CORRESPONDANCE - Année 1758 - Partie 23

Publié le par loveVoltaire

1758--Partie-23.jpg

Photo de KHALAH

 

 

 

 

 

 

à M. le marquis de Voyer,

 

INTENDANT DES ÉCURIES DU ROI.

 

Au château de Ferney, pays de Gex,

route de Genève, 16 Décembre. (1)

 

 

          Monsieur, daignez-vous vous souvenir encore d’un solitaire et d’un malade attaché à toute votre maison depuis qu’il respire, et à vous depuis que vous êtes né ? J’achève mes jours dans le pays de Gex. Il est vrai que j’ai une jolie maison de campagne dans le territoire helvétique de Genève ; mais j’ai des terres considérables à deux lieues de Gex, en France. Il n’y a point de haras dans le pays : ce pays est très propre à fournir d’excellents chevaux. Je possède huit cavales fort belles. J’ai auprès de moi un de mes parents, nommé Daumart, mousquetaire du roi, qui me paraît avoir beaucoup de talents pour les haras.

 

          Je vous offre mes services, monsieur, et ceux de mon parent. On dit que vous voulez bien prêter des étalons du roi aux seigneurs des terres qui veulent s’en charger : c’est à vous à décider jusqu’où vos bontés pour moi peuvent s’étendre. Je vous serais très obligé de me vouloir bien honorer d’une patente de votre capitaine et directeur des haras dans le pays de Gex. Si, au bout de quelque temps, vous êtes satisfait de mon administration, vous pourrez alors donner des appointements à mon parent Daumart.

 

          Voilà ma requête présentée ; j’attends vos ordres et vos bontés. J’ai l’honneur d’être, etc.

 

 

1 – Editeurs, de Cayrol et A. François. (G.A.)

 

 

 

 

 

à M. le conseiller Tronchin.

◆ Consigne
Réécrivez la lettre au marquis de Voyer de « Je vous offre » jusqu'à « A. François. (G.A.) » inclus, en y remplaçant « étalons » par « juments ».

◆ Données fournies

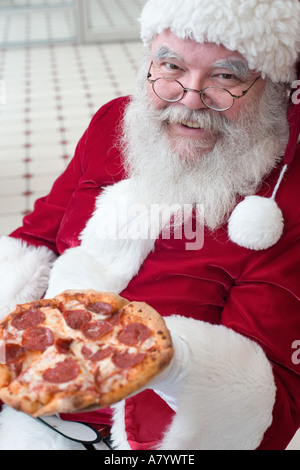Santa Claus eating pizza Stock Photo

...

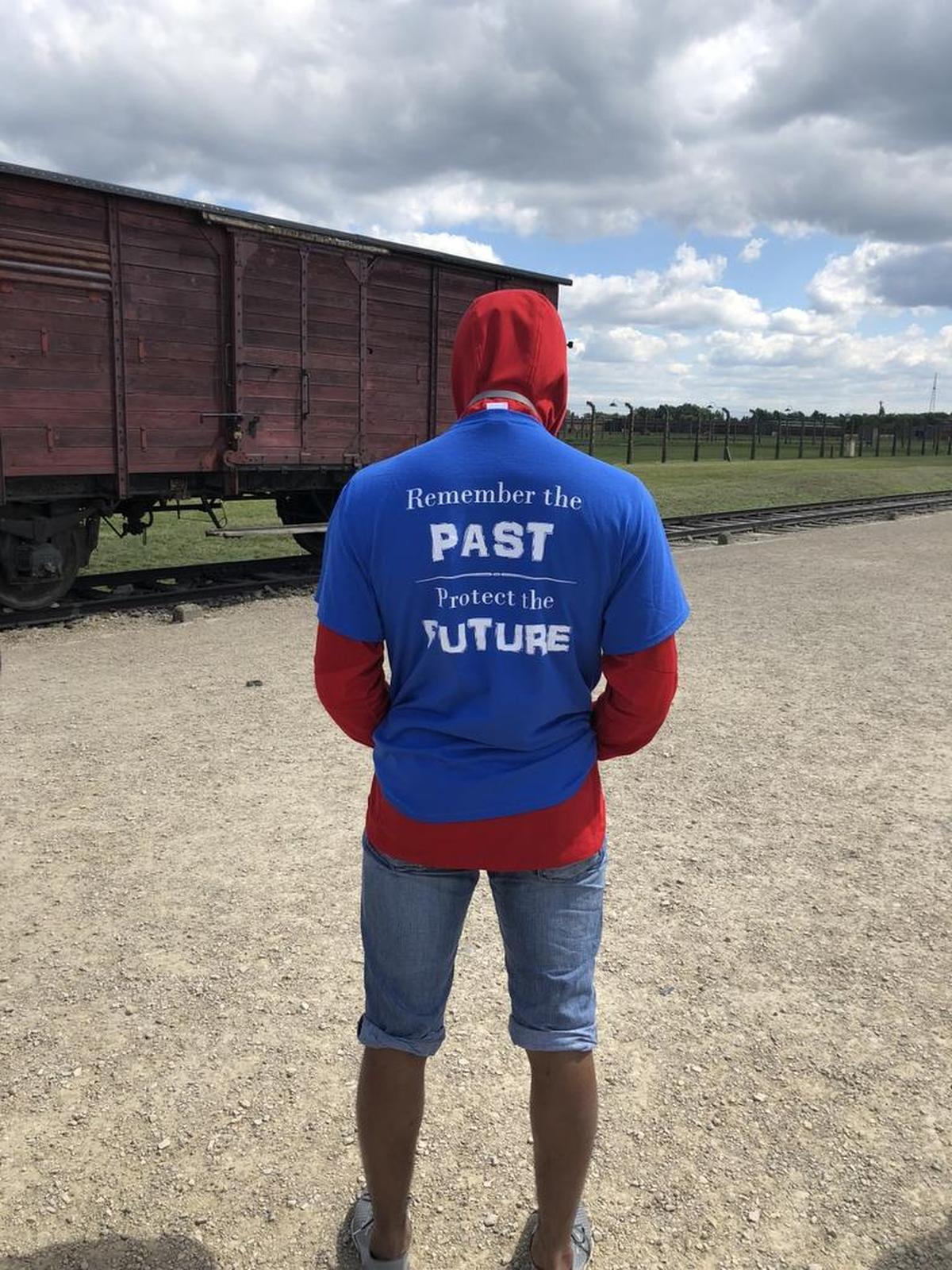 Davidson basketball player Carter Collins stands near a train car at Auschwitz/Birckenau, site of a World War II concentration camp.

---

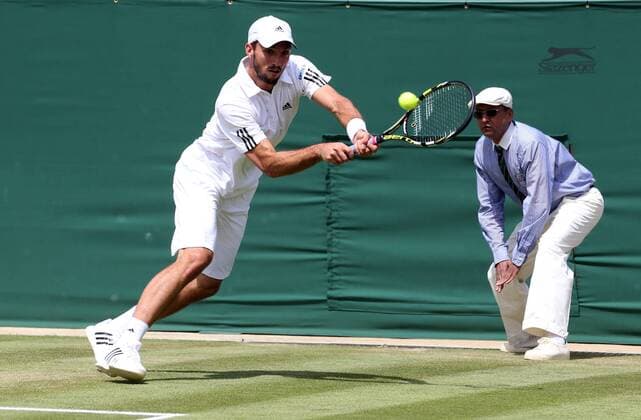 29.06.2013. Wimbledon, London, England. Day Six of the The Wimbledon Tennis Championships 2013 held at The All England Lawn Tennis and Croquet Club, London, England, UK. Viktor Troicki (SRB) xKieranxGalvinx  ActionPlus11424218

◆ Corrigé
Je vous offre mes services, monsieur, et ceux de mon parent. On dit que vous voulez bien prêter des juments du roi aux seigneurs des terres qui veulent s’en charger : c’est à vous à décider jusqu’où vos bontés pour moi peuvent s’étendre. Je vous serais très obligé de me vouloir bien honorer d’une patente de votre capitaine et directeur des haras dans le pays de Gex. Si, au bout de quelque temps, vous êtes satisfait de mon administration, vous pourrez alors donner des appointements à mon parent Daumart.

 

          Voilà ma requête présentée ; j’attends vos ordres et vos bontés. J’ai l’honneur d’être, etc.

 

 

1 – Editeurs, de Cayrol et A. François. (G.A.)